[Exercise details]:
Please rewrite everything in the material from the line containing "Within the choices" down to the line containing "which is closest", changing "located at" to "positioned at" and leaving all else as it is.

Raw records
----------------
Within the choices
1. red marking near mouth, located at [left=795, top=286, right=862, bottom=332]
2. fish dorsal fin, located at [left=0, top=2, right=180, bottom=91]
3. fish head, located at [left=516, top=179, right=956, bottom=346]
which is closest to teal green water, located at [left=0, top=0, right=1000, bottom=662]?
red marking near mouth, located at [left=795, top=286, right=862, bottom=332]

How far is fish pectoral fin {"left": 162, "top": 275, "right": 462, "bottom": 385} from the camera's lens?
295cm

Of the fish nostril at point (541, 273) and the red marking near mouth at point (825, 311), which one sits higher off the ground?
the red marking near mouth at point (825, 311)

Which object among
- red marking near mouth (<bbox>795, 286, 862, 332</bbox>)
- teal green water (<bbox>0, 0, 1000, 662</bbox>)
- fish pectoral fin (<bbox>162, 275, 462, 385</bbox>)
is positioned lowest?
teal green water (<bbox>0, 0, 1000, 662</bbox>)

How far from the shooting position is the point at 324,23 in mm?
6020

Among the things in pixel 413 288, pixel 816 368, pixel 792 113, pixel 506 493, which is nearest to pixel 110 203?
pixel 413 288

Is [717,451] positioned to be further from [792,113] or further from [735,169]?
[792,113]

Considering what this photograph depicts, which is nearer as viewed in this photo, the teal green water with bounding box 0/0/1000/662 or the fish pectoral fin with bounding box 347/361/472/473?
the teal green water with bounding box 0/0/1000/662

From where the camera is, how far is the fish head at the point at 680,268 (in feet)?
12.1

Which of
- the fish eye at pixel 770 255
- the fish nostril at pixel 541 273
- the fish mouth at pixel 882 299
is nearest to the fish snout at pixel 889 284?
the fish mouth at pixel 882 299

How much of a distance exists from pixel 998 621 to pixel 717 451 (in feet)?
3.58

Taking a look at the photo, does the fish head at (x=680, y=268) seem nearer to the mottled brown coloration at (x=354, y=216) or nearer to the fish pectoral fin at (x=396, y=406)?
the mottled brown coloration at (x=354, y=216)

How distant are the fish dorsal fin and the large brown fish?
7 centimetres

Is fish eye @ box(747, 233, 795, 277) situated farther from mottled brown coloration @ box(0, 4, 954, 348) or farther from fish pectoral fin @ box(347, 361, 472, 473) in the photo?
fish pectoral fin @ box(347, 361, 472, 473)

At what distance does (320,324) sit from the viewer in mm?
----------------
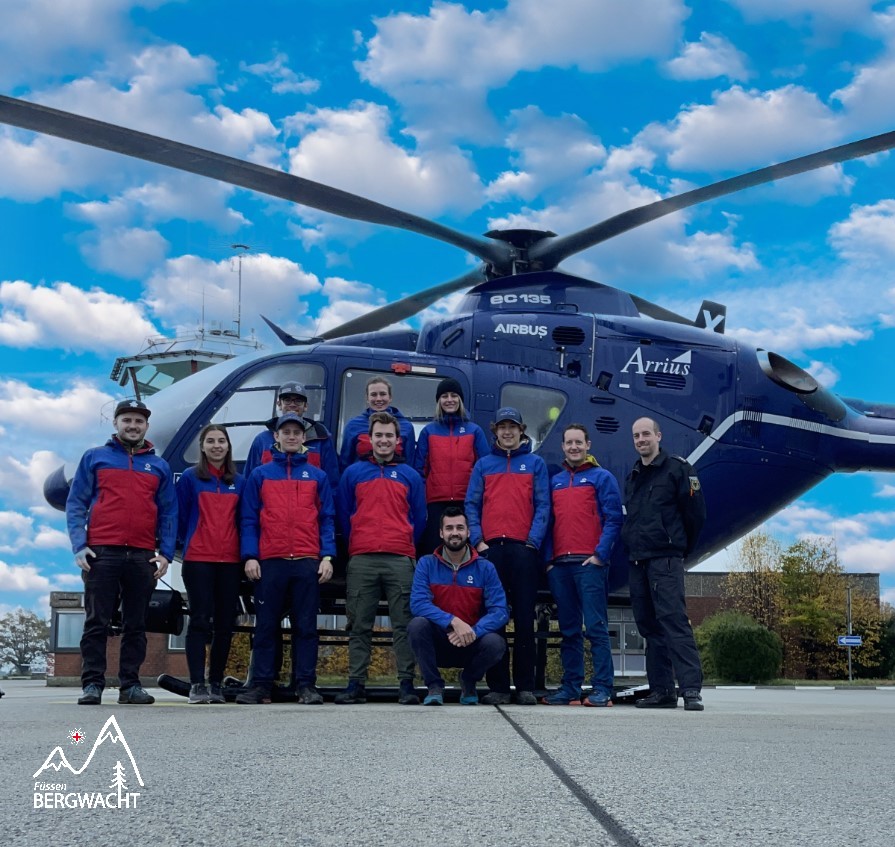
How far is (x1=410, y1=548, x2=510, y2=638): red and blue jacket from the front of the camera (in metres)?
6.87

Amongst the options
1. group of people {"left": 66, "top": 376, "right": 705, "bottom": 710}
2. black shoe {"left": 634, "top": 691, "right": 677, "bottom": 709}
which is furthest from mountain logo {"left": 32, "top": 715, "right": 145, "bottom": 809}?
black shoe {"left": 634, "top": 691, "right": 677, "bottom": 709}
----------------
[Output for this exercise]:
Within the choices
1. red marking near mouth, positioned at [left=795, top=286, right=862, bottom=332]
2. fish dorsal fin, positioned at [left=0, top=2, right=180, bottom=91]
3. fish head, positioned at [left=516, top=179, right=956, bottom=346]
which is closest to teal green water, positioned at [left=0, top=0, right=1000, bottom=662]?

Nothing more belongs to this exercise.